Ultra-Fast Transmissive (UFT) Beam Monitors

The first customer for the ultra-fast transmissive (UFT) beam monitor is the U.S. Department of Energy (DOE) for real-time beam monitoring (in the vacuum beamline) at DOE research accelerators such as the National Superconducting Cyclotron Laboratory (NSCL) and the Facility for Rare Isotope Beams (FRIB) – see “ABOUT” tab. However, the UFT beam monitor is also being developed by I-S for the National Cancer Institute (NIH-NCI) for external beam radiotherapy (EBRT), with a focus on real-time particle and photon beam monitoring and patient quality assurance for FLASH-RT. For both DOE and NCI applications, I-S has extensively tested the UFT detector over an extremely wide range of beam current densities from 1 to 2,500 nA/cm2, at dose rates from 0.1 to 360 kGy/s, using low energy proton beams of 3.0-5.4 MeV for evaluation under the most rigorous of conditions – i.e. well beyond anything contemplated for medical therapeutic applications. Under such testing the UFT beam monitors have demonstrated remarkably high radiation damage resistance, not only for protons but also for heavy-ions and high energy photons. We are also evaluating the UFT technology for use with epithermal neutrons, primarily for boron neutron capture therapy (BNCT).

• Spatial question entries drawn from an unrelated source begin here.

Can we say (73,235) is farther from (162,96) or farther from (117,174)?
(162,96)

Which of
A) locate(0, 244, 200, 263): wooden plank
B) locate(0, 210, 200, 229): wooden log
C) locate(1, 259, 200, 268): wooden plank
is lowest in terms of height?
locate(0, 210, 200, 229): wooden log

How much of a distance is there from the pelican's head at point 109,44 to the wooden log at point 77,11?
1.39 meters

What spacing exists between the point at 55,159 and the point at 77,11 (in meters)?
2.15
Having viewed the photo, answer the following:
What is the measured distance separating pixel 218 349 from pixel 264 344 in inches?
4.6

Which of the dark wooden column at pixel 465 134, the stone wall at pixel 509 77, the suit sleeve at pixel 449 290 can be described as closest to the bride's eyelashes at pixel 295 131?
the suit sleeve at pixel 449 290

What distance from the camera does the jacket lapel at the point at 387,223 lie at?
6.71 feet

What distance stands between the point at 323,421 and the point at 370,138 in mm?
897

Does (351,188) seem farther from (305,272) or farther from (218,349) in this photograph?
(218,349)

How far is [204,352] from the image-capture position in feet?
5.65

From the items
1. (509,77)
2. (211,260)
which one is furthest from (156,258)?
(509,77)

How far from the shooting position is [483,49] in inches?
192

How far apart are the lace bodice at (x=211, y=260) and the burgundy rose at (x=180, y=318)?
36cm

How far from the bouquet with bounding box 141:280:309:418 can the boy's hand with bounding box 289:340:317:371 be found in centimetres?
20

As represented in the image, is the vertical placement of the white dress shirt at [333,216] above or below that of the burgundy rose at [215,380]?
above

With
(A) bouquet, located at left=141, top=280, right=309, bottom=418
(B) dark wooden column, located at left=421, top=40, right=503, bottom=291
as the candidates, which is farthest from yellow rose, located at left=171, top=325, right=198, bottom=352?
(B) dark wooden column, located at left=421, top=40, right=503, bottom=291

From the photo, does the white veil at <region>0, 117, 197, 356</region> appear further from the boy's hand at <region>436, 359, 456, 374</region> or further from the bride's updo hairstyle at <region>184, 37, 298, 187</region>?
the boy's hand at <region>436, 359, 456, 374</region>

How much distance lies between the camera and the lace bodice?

UFT beam monitors designed for radiotherapy (RT) can operate both downstream from the nozzle in air, or upstream from the nozzle in the vacuum beamline, although the primary RT application is for the former (i.e. in air). For photon therapy the monitors have been designed to operate downstream from the multileaf collimator. For both particle and photon therapy, the UFT beam monitors provide exceptional performance for tracking beam position and movement, intensity profile, fluence/external dosimetry, and angular divergence, all in real-time. Results show order-of-magnitude advantages over ionization chambers in terms of: position resolution (≤ 0.01 mm), real-time readout (~ 0.1 ms), beam hardening, etc.  Real-time high-resolution images at 10 µs to ~100 µs have been demonstrated, including images of moving beams at 80 mm / ms. Timing resolution for time-of-flight (TOF) analysis, especially for DOE applications with heavy-ions, has been projected from experiments to be ~ 50 ps. Simulation results yield a proton beam energy loss through the UFT beam monitor of ~ 0.14 MeV at 210 MeV, and proton lateral spread through the monitor and 70 cm downstream from the nozzle of ~ 0.003 mm at 210 MeV. For photons, beam shape and tail imaging with minimum shape distortion should be better than 0.1 mm resolution. Finally, radiation damage testing downstream from the nozzle or multileaf collimator has demonstrated that UFT beam monitors can last several years without problematic radiation damage in a typical EBRT treatment room environment.